Durch die sympathische Aneinanderreihung von nicht großartig tiefen, aber liebenswürdigen Figuren obsiegt der solide Spaß über einige klare Schwächen innerhalb des Skripts und auch die Schauspieler zeigen sich in glänzender Laune. Reese Witherspoon, mittlerweile nicht mehr in Oscargefilden wie bei "Walk The Line", aber zumindest charmant, gibt überzeugend eine vierzigjährige und trotzdem herausragend aussehende Mutter, der beinahe die Decke auf den Kopf fällt und auch Jon Rudnitsky und "Ashby"-Star Nat Wolff überzeugen als liebenswürdige Jungspunde. Blass bleibt nur ausgerechnet der das Liebesdreieck bestimmende Pico Alexander, der hier doch etwas zu eindeutig als glatter Schönling besetzt wurde, dem vom wesentlich kantigeren Michael Sheen in einer prägnanten Nebenrolle die Schau gestohlen wird. So wirkt dieses Familienglückseel dann auch manchmal etwas zu einfach gestrickt, zu arm an Kanten... ist dafür aber auch durchgehend sympathisch genug, um nicht zu langweilen, einige Lacher zu verstecken und sogar ein wenig zu berühren, wenn am Ende der Vorhang fällt.

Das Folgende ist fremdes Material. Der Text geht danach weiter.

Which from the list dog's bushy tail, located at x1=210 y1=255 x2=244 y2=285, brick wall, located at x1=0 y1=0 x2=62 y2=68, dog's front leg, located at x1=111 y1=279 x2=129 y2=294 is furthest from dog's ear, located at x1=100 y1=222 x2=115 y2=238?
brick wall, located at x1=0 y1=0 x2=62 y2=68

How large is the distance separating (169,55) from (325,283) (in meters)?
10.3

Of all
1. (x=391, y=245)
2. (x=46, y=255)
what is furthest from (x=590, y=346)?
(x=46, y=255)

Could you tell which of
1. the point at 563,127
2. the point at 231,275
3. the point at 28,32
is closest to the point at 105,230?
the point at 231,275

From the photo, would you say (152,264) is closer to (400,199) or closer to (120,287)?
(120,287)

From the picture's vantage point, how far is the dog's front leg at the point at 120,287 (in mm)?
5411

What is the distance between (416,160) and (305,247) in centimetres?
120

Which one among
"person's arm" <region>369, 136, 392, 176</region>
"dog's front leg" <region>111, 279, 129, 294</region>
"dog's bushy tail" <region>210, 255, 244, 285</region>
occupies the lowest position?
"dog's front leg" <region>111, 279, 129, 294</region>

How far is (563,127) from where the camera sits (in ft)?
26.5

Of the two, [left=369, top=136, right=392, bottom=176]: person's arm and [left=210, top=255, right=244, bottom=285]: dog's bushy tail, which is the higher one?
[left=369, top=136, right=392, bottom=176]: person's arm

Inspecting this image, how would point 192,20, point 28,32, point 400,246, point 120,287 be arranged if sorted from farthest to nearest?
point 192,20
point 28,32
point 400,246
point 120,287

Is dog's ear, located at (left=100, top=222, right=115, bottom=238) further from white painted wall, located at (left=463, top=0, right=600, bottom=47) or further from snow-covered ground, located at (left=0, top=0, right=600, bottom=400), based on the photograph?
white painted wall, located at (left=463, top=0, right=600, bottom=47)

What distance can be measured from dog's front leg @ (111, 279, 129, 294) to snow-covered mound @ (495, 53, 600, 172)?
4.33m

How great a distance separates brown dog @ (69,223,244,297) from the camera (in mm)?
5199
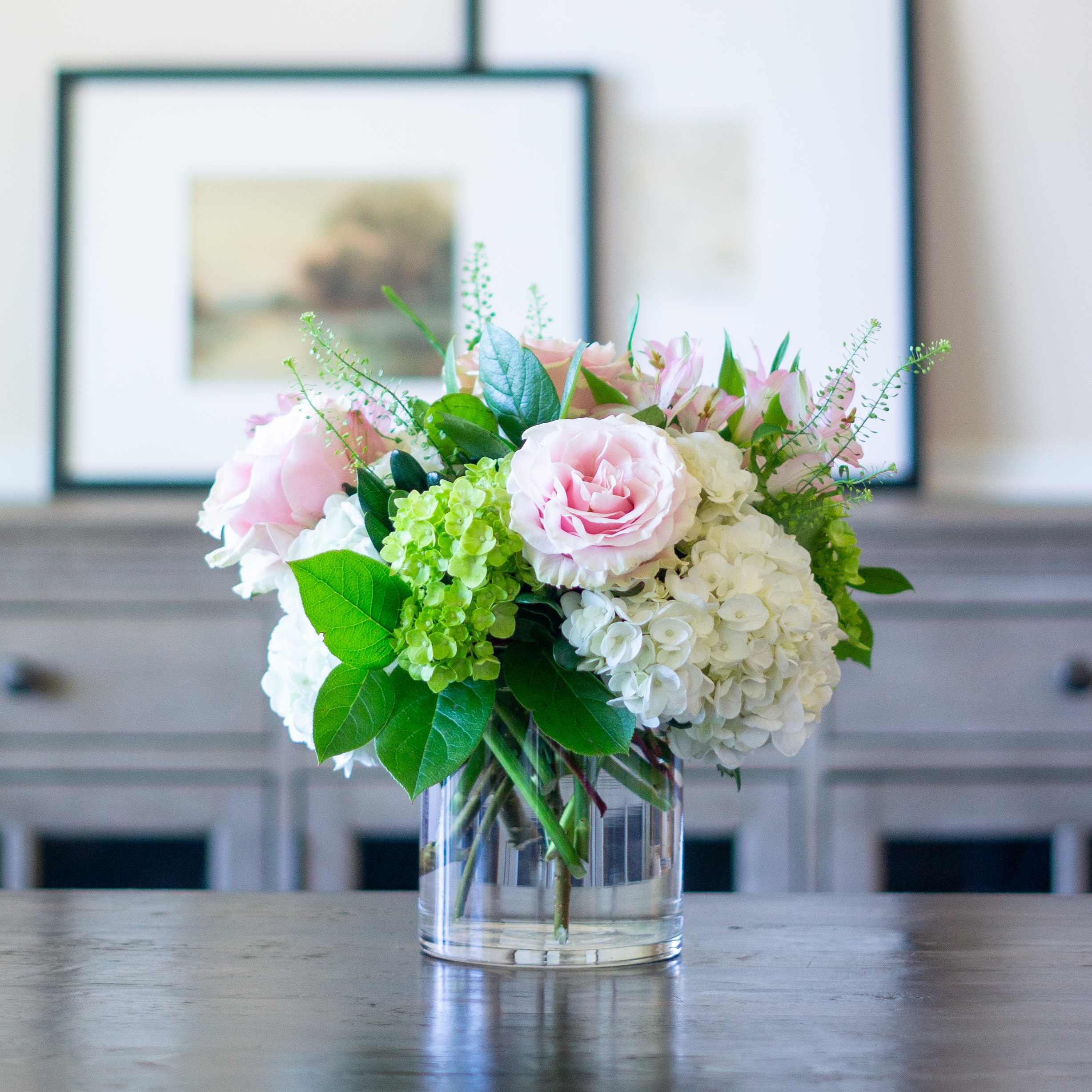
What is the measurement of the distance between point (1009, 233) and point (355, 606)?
166 centimetres

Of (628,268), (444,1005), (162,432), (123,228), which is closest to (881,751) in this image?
(628,268)

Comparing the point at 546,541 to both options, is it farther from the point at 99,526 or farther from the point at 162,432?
the point at 162,432

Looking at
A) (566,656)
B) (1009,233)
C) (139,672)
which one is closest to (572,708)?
(566,656)

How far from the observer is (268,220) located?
76.2 inches

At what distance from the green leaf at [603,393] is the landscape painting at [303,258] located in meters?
1.24

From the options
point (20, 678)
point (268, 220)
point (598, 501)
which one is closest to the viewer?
point (598, 501)

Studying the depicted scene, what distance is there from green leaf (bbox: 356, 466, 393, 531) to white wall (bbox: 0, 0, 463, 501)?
56.0 inches

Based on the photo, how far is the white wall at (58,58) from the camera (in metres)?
1.94

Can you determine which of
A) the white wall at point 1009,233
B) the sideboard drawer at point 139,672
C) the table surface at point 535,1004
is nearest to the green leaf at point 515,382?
the table surface at point 535,1004

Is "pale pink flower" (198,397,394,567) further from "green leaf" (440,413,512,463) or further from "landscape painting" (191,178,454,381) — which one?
"landscape painting" (191,178,454,381)

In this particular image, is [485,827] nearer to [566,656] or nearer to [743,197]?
[566,656]

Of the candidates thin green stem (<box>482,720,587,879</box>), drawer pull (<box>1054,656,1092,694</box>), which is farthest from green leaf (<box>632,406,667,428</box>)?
drawer pull (<box>1054,656,1092,694</box>)

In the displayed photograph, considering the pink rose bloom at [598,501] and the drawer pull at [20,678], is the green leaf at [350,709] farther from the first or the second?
the drawer pull at [20,678]

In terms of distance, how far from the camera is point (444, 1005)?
2.22 ft
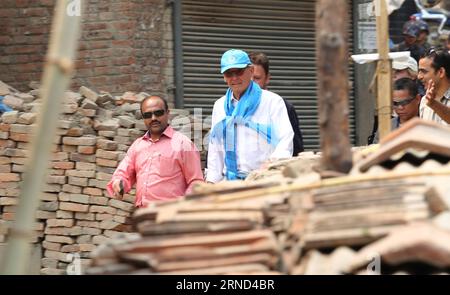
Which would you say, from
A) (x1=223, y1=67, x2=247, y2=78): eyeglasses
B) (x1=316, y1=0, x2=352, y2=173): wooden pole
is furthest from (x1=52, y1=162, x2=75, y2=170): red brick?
(x1=316, y1=0, x2=352, y2=173): wooden pole

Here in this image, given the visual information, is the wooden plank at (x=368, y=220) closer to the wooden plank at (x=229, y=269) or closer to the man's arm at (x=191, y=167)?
the wooden plank at (x=229, y=269)

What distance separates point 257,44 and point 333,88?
7.84 metres

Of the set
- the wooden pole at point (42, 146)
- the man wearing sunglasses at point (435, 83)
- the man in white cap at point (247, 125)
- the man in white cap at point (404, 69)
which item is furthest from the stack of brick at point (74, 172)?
the wooden pole at point (42, 146)

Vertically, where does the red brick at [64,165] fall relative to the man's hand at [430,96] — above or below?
below

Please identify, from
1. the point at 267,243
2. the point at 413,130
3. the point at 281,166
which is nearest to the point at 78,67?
the point at 281,166

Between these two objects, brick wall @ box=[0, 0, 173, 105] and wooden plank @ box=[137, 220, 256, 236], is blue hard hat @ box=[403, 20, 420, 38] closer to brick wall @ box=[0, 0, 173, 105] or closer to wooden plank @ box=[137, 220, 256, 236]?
brick wall @ box=[0, 0, 173, 105]

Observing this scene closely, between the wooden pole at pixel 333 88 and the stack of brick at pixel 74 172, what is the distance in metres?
5.26

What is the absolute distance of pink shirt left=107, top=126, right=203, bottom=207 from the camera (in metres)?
9.14

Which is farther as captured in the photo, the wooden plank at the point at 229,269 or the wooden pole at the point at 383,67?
the wooden pole at the point at 383,67

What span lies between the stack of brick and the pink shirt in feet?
5.10

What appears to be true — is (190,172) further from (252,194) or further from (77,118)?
(252,194)

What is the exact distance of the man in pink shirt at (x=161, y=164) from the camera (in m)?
9.14

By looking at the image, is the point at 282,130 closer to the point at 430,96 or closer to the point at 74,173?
the point at 430,96

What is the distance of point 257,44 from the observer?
1342cm
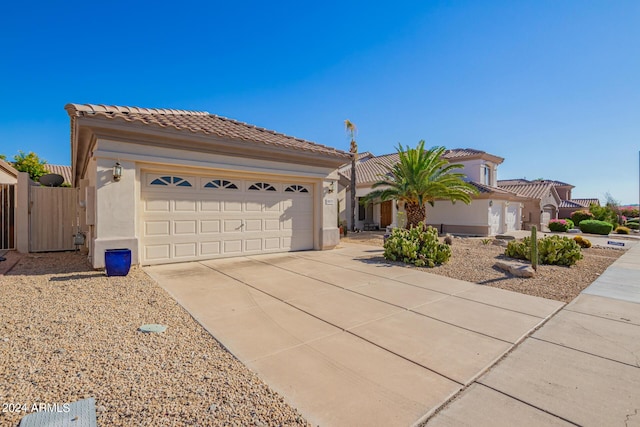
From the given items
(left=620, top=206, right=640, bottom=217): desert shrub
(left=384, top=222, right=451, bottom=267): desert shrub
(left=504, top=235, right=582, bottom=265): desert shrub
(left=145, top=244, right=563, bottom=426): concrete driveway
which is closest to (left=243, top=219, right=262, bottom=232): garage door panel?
(left=145, top=244, right=563, bottom=426): concrete driveway

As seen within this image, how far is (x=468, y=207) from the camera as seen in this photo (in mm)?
21156

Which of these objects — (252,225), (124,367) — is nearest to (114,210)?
(252,225)

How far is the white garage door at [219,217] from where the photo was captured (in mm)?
8188

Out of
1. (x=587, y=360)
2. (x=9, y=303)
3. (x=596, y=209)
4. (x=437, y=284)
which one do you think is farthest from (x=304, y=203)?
(x=596, y=209)

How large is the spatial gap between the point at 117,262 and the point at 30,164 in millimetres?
24293

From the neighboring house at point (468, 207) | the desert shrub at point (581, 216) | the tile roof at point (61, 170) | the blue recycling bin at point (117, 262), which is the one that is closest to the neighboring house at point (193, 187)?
the blue recycling bin at point (117, 262)

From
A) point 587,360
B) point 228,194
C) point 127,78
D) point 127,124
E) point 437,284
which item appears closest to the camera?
point 587,360

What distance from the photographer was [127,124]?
286 inches

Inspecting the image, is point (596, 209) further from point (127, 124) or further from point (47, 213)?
point (47, 213)

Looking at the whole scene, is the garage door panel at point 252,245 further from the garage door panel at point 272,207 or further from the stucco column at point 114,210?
the stucco column at point 114,210

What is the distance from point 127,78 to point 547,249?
16.3 metres

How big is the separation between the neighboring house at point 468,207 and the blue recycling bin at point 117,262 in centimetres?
1481

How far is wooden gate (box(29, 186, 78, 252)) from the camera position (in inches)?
415

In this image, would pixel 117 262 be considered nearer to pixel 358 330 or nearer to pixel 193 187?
pixel 193 187
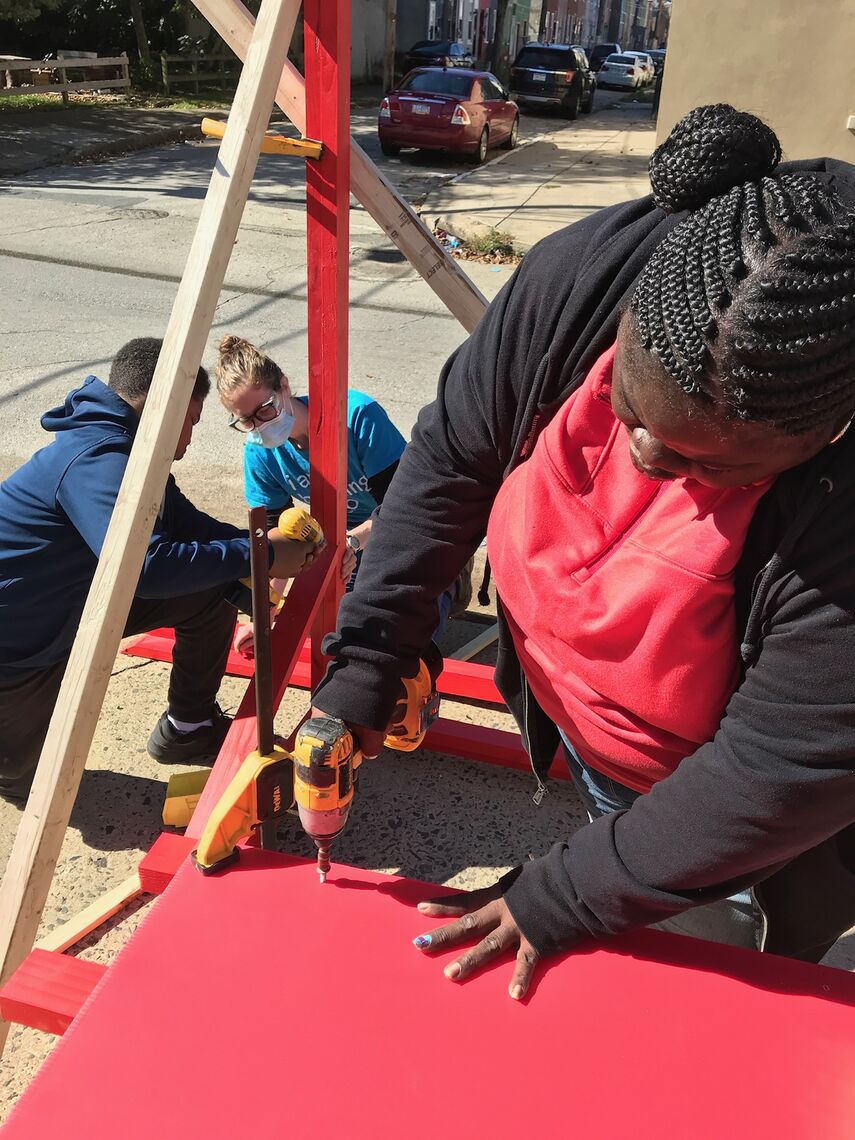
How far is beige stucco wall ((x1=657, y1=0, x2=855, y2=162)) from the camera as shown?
799cm

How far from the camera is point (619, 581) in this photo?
45.6 inches

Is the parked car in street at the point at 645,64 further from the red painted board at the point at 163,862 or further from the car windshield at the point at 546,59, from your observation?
the red painted board at the point at 163,862

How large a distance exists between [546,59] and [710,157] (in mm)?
24363

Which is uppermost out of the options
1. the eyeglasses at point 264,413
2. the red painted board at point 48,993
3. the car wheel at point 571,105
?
the car wheel at point 571,105

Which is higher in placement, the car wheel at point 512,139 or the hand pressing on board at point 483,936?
the car wheel at point 512,139

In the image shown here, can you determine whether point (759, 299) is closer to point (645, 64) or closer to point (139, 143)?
point (139, 143)

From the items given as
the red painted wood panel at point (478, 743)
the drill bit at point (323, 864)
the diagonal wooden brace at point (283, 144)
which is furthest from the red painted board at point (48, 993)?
the diagonal wooden brace at point (283, 144)

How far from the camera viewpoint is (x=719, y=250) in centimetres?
90

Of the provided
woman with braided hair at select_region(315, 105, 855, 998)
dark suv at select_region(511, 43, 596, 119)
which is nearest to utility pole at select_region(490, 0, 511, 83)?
dark suv at select_region(511, 43, 596, 119)

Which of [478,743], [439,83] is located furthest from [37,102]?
[478,743]

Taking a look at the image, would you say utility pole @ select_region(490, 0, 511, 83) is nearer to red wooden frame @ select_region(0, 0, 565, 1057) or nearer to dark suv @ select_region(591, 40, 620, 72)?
dark suv @ select_region(591, 40, 620, 72)

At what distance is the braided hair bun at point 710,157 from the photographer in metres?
0.98

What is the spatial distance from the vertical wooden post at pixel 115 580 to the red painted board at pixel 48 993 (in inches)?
5.0

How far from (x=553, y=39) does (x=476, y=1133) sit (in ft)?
147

Fazit: Gut besetzte Komödie, die sich nicht zu viel mit kitschiger Romantik aufhält, sondern besonders den Nebenplots und Nebenfiguren viel Raum zum Atmen gibt. Das ist mal kitschig und mal einfach durchgehend sympathisch und liebenswert - kein großartiger Film, aber ein wirklich netter Zeitvertreib mit schönen Momenten.